The PREPARE ABC study is being run by the Norfolk and Norwich University Hospital and Norwich Clinical Trials Unit at the University of East Anglia.

The study, which started in 2016 and is running at more than 25 sites across the UK, is looking at the benefits of patients undergoing a home-based or hospital-based exercise programme, compared to standard care in the weeks before and after colorectal surgery.

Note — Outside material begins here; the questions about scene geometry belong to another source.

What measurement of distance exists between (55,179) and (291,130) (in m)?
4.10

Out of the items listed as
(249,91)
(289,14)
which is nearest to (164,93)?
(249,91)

The £2m project, funded by the National Institute for Health Research, is looking to see how a programme of moderate or intense exercise will affect the quality of life of patients one year after their surgery and complication rates for patients 30 days after surgery.

The study aims to involve more than 1,000 patients nationwide.

James Hernon, NNUH consultant in general and colorectal surgery and honorary senior lecturer at UEA's Norwich Medical School, is chief investigator of PREPARE ABC.

He said he hoped that the study will shape future guidelines on exercise before and after cancer surgery.

He said: "To date it is the biggest prehabilitation and rehabilitation cancer study worldwide and it is a big team effort involving our nurses, physiotherapists and the Norwich Clinical Trials Unit.

"It is widely regarded that increasing levels of exercise before and after surgery leads to a better quality of life.

"However, there had been no studies that have been big enough to reliably show exercise makes a difference for these patients.

"We want it to influence national and international guidelines on the prehabilitation and rehabilitation of patients who are receiving surgery.

"We won't know the results until a year after the trial finishes.

"However, we are recruiting patients young and old and with a range of fitness levels."